Olaf Siedle (Foto: Stephan Rumpf)

In der Rathausgalerie herrscht Trubel. Neben dem Stand von dem Verein "Kinderhelden", die Mentorinnen und Mentoren für Grundschulkinder vermitteln, steht Olaf Siedle. "Ich bin Pensionist und möchte mich ehrenamtlich engagieren", sagt der 56-Jährige, der bis vor Kurzem noch als Techniker bei der Telekom gearbeitet hat. Seine 22-jährige Tochter Melanie hat ihn hierher begleitet. Sie engagiere sich bereits und spiele Tischtennis mit Menschen mit Behinderung, erzählt sie. Nun möchte sich der Vater auch etwas Passendes aussuchen. Er sei offen für vieles, sagt Siedle, könne sich etwas mit Jugendlichen oder im Familienbereich vorstellen, würde aber auch seine handwerklichen Fertigkeiten einbringen. Und auch Umweltthemen fände er interessant.

Heike Wimmer

Heike Wimmer (Foto: Stephan Rumpf)

"Ich wollte mich schon immer sozial engagieren", sagt die 43-Jährige. Das Buch "The Big Five for Live", in dem es darum geht, zu wissen, welche fünf großen Ziele man im Leben erreichen will, habe ihr den Anstoß gegeben, sich nun nach einem passenden Verein umzuschauen. Es falle ihr schwer, allein übers Internet nach etwas Geeignetem zu suchen, deshalb sei sie hierher zur Messe gekommen, sagt Wimmer. Beruflich mache sie Qualitätsmanagement für medizinische Software.

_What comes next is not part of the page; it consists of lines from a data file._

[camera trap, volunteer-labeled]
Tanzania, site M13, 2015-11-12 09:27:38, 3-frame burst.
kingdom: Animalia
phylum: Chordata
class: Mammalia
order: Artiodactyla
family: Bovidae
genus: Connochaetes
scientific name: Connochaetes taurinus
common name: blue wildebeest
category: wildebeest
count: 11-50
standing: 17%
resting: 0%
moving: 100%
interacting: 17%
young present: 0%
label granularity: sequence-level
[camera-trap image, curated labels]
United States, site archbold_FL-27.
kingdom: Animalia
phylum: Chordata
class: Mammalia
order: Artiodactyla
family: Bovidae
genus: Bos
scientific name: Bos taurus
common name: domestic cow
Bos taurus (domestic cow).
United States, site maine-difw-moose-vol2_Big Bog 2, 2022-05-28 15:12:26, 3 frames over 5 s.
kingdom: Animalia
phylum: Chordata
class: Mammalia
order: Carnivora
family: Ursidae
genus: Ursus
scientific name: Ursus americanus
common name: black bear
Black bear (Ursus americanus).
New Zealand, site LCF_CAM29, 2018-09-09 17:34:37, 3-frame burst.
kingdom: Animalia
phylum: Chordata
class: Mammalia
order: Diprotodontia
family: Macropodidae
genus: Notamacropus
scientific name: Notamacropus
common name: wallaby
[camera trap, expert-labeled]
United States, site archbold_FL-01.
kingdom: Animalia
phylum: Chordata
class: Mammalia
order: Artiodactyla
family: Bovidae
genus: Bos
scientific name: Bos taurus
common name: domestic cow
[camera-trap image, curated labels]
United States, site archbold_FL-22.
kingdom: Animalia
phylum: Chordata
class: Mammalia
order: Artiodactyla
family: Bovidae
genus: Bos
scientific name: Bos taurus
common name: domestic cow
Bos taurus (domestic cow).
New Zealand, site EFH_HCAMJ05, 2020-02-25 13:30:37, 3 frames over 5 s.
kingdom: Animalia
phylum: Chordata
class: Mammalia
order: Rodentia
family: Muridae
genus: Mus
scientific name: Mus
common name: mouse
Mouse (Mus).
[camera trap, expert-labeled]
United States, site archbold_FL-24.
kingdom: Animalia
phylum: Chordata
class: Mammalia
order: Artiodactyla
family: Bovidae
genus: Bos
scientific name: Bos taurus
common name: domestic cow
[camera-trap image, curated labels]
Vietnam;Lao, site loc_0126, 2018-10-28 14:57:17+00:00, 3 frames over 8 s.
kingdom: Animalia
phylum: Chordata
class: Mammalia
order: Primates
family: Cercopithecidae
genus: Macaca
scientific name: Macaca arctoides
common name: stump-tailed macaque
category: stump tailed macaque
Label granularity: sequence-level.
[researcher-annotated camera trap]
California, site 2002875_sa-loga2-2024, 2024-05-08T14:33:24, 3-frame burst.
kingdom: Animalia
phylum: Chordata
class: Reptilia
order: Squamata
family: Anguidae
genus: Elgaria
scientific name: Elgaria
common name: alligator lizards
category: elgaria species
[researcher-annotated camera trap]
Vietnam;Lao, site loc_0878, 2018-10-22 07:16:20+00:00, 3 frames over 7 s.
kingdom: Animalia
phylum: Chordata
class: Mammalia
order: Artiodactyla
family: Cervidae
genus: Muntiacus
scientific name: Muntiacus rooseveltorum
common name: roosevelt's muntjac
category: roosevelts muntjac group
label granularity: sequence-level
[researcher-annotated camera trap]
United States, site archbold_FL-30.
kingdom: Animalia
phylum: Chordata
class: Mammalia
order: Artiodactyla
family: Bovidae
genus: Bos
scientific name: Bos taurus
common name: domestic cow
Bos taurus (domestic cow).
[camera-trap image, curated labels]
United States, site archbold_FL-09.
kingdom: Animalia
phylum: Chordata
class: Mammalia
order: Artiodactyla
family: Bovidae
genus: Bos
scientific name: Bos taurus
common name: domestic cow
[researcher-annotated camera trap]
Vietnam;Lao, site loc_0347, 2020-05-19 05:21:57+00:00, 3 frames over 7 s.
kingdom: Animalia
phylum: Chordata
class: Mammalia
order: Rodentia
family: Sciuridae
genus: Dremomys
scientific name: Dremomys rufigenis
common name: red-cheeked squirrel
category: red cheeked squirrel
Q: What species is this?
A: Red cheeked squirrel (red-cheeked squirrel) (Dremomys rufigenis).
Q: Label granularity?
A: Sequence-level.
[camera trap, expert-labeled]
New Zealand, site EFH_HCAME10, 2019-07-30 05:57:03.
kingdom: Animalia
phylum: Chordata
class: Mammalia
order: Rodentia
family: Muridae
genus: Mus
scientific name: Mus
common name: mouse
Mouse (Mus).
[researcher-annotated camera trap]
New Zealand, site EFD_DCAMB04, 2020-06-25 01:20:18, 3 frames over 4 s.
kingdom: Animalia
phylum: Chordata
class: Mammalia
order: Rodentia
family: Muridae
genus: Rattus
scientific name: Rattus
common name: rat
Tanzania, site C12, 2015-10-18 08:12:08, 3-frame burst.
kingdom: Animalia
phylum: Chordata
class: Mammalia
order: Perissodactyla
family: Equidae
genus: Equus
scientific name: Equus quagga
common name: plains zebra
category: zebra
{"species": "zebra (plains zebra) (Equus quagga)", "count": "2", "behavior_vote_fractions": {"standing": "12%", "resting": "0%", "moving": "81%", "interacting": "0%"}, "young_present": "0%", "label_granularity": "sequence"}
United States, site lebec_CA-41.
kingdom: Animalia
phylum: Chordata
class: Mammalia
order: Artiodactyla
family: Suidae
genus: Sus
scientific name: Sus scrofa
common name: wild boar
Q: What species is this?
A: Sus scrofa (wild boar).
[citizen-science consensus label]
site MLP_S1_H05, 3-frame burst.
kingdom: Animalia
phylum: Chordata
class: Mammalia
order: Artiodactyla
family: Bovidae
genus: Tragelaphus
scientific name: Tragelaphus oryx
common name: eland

Hier seien alle so herzlich und erzählten gleich so viel, das gefalle ihr. Jemanden im Alter zu begleiten, fände Wimmer beispielsweise sehr schön. Sie mache so etwas ohnehin schon mit ihrer Nachbarin. Diese sei 80 Jahre alt und "super fit", sie verbrächten gern Zeit zusammen, tränken Kaffee. Außerdem sei sie an der Hospizpflege interessiert. Sie habe schon einmal eine Woche lang eine Sterbebegleitung übernommen, erzählt Wimmer, das sei außergewöhnlich gewesen. Was es schlussendlich wird, ist ihr aber noch nicht klar. Sie hält einen ganzen Stapel Flyer und Broschüren von den einzelnen Vereinen in den Händen und zieht weiter zum nächsten Stand.